• [What to produce]:
Stop after the line that contains "Сегодня очень трудный день и я совсем устал"; until then, restate each line of the entries word for word from the very first.
#### Records for the exercise
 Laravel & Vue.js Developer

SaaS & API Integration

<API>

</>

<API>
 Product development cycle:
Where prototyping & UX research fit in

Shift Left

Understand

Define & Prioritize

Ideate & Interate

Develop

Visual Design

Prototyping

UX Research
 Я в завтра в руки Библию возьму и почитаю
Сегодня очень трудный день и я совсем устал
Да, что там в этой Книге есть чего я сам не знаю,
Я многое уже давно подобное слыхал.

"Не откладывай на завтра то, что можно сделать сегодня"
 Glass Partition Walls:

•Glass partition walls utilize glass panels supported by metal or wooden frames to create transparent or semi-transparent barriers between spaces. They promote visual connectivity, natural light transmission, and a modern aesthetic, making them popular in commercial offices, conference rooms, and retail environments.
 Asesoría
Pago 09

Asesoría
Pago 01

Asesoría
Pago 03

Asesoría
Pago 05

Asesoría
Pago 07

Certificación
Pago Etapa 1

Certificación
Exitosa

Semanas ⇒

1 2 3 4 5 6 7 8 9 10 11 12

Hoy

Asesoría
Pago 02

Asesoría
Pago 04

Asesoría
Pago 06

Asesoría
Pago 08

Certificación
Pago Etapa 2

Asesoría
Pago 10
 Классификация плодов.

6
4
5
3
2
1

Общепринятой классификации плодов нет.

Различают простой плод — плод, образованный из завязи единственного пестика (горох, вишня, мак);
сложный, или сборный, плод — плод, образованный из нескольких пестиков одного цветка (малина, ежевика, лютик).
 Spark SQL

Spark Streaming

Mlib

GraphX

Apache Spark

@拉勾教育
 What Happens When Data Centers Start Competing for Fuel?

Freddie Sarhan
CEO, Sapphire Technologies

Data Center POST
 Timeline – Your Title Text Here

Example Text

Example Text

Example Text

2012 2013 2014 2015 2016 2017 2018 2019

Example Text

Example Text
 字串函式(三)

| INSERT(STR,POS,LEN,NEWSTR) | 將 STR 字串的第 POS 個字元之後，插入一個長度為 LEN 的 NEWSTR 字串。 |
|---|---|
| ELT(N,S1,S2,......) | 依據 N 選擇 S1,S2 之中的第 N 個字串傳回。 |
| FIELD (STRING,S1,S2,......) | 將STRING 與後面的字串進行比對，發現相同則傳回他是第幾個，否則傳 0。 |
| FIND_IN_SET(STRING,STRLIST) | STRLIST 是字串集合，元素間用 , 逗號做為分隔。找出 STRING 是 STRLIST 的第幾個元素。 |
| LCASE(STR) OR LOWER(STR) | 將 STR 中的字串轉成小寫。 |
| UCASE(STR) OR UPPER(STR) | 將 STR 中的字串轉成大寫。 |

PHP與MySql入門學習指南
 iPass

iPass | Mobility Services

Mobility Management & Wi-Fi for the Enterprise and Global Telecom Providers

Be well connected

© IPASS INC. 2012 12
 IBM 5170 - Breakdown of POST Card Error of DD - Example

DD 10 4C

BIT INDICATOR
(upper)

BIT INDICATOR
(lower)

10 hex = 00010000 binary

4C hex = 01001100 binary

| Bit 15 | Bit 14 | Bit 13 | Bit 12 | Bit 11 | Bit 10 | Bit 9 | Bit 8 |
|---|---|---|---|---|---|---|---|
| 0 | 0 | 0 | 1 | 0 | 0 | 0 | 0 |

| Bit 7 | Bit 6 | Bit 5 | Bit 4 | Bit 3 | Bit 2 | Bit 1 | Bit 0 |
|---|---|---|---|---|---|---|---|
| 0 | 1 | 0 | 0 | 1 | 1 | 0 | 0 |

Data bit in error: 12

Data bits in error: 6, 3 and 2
########
• [Final answer]:
 Laravel & Vue.js Developer

SaaS & API Integration

<API>

</>

<API>
 Product development cycle:
Where prototyping & UX research fit in

Shift Left

Understand

Define & Prioritize

Ideate & Interate

Develop

Visual Design

Prototyping

UX Research
 Я в завтра в руки Библию возьму и почитаю
Сегодня очень трудный день и я совсем устал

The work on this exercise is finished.